**Written instruction A**
In the entries below, copy out word for word the lines running from the line with "From the perspective" to the line with "3. the blurred", both of those lines included, and nothing else.

**Extract**
▼
# A few additions



## arcticshaun (Aug 18, 2007)

I'm fairly limited in space but I just couldn't stop myself (OK I didn't really try). I just added :
Paph Joyce Hasegawa
Paph Lady Isabel
Paph Sanders Pride

I know that not much compared to some of your orders but these are seedlings and when (if) they mature I'll be sleeping in a tent because my house is overgrown. I also bought a greenhouse this year but I didn't summer any 'chids outside because I wanted to see what kind of temps it got. You know how that goes - orchids outside all summer don't fit back inside for the winter.

Shaun


----------



## smartie2000 (Aug 18, 2007)

arcticshaun said:


> I'm fairly limited in space but I just couldn't stop myself


...seems I'm in the same situation, lol

excellent purchases, I don't have enough multiflorals but I have no room for them


----------



## Heather (Aug 18, 2007)

Just don't develop a kolopakingii hybrid habit - it dooms you. 

Poor multiflorals, they always get spaced out, don't they? Still, they're my favorites!


----------



## Elena (Aug 18, 2007)

Congrats! Great plants, I'm currently obessed with finding a nice Lady Isabel myself!



Heather said:


> Poor multiflorals, they always get spaced out, don't they? Still, they're my favorites!



They are my favourites too, I just got a philippinense in the post this morning and to accomodate them all had to buy some shelves and grow lights. Oh dear


----------



## goldenrose (Aug 18, 2007)

Three nice choices Shaun!


----------



## NYEric (Aug 18, 2007)

Good haul.


----------
▲
**Written instruction B**
Decide whether each statement agrees with the orchid thread above, answering yes or no and quoting the words that settle it: (i) Shaun bought a greenhouse this year. (ii) Elena already has a Lady Isabel. (iii) Shaun kept some orchids outside over the summer.

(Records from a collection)
▼
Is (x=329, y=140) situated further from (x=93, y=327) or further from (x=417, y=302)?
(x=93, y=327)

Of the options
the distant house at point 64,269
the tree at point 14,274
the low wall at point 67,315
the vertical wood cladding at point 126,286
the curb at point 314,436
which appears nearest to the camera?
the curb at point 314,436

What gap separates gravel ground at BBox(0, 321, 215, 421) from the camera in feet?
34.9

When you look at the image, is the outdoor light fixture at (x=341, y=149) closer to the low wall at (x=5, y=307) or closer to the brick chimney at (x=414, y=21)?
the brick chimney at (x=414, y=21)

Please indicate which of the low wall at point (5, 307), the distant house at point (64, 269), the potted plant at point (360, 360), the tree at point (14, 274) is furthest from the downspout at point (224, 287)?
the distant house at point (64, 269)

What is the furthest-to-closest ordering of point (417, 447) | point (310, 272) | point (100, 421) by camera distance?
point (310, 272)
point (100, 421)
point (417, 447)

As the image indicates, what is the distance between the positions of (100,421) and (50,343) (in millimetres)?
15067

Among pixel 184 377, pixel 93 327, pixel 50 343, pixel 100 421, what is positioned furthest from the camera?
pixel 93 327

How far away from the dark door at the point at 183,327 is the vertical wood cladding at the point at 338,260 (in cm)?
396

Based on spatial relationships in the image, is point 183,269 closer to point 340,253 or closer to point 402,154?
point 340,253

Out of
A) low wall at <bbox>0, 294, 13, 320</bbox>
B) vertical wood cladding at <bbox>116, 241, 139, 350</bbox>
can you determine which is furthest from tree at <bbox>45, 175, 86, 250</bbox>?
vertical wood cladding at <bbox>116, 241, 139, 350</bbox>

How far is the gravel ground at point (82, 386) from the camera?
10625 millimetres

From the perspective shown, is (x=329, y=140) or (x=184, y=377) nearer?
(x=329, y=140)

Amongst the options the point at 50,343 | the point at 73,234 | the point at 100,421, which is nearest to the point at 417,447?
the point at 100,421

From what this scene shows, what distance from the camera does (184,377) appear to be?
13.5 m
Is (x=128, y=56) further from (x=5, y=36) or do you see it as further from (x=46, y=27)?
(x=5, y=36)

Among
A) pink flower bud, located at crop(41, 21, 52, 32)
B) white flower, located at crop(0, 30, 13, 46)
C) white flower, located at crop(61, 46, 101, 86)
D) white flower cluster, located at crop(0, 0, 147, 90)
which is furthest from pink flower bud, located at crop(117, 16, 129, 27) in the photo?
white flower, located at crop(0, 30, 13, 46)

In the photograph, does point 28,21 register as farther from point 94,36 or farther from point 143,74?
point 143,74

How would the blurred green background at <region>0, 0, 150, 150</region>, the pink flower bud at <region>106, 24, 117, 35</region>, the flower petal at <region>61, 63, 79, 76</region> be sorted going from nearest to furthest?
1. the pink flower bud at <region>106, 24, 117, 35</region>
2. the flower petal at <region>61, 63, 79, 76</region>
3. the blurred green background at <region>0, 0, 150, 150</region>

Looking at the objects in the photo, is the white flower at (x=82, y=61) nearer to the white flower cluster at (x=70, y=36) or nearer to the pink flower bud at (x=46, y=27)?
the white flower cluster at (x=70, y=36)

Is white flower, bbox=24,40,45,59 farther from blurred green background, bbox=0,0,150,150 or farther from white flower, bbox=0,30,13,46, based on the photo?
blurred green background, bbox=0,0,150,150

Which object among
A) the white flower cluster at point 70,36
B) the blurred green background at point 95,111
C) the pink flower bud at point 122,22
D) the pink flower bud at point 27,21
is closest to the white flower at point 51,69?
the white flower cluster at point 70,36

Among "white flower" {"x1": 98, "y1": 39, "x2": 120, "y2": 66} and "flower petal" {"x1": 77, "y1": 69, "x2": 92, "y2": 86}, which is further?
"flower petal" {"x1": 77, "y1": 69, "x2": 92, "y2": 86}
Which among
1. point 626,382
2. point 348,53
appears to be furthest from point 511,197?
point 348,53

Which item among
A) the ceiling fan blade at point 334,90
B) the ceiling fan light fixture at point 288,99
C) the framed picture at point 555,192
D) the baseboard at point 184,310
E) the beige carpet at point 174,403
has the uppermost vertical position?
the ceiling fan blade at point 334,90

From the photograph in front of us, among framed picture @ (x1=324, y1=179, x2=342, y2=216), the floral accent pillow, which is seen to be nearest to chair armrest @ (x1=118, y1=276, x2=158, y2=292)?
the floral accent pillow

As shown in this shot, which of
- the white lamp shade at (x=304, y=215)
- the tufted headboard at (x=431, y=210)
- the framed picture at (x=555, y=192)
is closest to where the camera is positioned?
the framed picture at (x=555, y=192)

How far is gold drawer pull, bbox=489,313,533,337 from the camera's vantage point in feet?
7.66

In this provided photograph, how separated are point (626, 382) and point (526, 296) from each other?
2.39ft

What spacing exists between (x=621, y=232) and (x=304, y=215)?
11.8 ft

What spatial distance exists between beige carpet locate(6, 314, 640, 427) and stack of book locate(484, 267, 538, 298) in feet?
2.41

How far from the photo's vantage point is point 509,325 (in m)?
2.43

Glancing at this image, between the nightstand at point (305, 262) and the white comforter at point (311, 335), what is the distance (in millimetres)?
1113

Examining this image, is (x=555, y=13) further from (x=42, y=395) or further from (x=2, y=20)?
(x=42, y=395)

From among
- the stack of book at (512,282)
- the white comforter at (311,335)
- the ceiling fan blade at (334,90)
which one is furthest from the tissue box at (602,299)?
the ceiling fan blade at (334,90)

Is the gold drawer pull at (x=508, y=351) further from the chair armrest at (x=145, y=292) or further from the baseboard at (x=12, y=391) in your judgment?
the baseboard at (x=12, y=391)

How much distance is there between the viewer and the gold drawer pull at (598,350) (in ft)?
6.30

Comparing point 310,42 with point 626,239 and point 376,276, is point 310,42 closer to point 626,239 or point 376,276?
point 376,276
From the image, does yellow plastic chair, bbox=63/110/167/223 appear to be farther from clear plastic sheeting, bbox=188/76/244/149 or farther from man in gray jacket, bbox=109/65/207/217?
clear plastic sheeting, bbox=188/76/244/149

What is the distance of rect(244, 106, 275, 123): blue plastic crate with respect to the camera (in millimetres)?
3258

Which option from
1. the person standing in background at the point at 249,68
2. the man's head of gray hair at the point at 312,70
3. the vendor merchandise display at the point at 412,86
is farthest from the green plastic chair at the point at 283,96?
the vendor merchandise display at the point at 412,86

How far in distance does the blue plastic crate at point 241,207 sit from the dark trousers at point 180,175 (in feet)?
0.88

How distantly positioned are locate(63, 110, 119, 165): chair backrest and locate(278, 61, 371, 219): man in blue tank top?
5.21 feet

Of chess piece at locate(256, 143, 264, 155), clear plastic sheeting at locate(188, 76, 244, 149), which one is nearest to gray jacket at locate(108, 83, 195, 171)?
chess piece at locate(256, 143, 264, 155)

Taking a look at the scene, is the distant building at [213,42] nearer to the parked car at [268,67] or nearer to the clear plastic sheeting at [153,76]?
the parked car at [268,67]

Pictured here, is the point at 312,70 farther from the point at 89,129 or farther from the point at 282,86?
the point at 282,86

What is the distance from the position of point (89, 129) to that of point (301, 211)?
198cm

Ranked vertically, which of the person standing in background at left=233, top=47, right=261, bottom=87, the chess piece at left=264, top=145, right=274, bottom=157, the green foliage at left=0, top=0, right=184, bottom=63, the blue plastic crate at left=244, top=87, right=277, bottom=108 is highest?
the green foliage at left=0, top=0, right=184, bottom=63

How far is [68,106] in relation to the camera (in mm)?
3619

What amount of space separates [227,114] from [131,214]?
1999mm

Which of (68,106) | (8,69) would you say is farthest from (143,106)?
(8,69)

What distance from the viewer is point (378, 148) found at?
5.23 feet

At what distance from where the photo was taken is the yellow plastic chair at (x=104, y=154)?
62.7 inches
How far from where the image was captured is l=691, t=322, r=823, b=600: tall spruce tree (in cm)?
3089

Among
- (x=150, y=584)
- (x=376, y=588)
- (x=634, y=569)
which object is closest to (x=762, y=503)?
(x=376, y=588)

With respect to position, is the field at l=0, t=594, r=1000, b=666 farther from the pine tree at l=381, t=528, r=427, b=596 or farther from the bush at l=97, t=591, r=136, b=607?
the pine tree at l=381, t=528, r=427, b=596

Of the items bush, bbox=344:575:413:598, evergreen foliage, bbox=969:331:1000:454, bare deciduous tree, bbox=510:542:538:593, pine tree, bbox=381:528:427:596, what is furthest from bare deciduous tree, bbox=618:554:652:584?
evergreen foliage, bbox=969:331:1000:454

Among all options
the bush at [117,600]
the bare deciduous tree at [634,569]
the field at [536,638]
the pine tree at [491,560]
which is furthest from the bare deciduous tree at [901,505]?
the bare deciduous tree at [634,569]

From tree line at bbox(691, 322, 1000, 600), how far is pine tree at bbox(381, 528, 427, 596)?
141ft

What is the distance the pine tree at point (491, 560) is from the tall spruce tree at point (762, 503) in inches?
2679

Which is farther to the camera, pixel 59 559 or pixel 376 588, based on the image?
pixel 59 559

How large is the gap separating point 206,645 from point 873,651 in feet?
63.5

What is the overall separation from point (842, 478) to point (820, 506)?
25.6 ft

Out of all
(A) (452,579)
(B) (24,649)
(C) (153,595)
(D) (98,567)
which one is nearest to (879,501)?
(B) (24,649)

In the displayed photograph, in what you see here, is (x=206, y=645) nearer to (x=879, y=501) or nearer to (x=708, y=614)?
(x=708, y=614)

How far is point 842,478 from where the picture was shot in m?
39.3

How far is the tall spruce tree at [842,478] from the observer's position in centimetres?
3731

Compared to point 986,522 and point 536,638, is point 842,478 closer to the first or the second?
▲
**Complete response A**
From the perspective shown, is (x=329, y=140) or (x=184, y=377) nearer?
(x=329, y=140)

Amongst the options the point at 50,343 | the point at 73,234 | the point at 100,421, which is nearest to the point at 417,447?
the point at 100,421

From what this scene shows, what distance from the camera does (184,377) appear to be?
13.5 m
Is (x=128, y=56) further from (x=5, y=36) or do you see it as further from (x=46, y=27)?
(x=5, y=36)

Among
A) pink flower bud, located at crop(41, 21, 52, 32)
B) white flower, located at crop(0, 30, 13, 46)
C) white flower, located at crop(61, 46, 101, 86)
D) white flower cluster, located at crop(0, 0, 147, 90)
which is furthest from pink flower bud, located at crop(117, 16, 129, 27) in the photo?
white flower, located at crop(0, 30, 13, 46)

In the photograph, does point 28,21 register as farther from point 94,36 or farther from point 143,74?
point 143,74

How would the blurred green background at <region>0, 0, 150, 150</region>, the pink flower bud at <region>106, 24, 117, 35</region>, the flower petal at <region>61, 63, 79, 76</region> be sorted going from nearest to furthest?
1. the pink flower bud at <region>106, 24, 117, 35</region>
2. the flower petal at <region>61, 63, 79, 76</region>
3. the blurred green background at <region>0, 0, 150, 150</region>

**Complete response B**
(i) Yes: "I also bought a greenhouse this year"
(ii) No: "I'm currently obessed with finding a nice Lady Isabel myself!"
(iii) No: "I didn't summer any 'chids outside"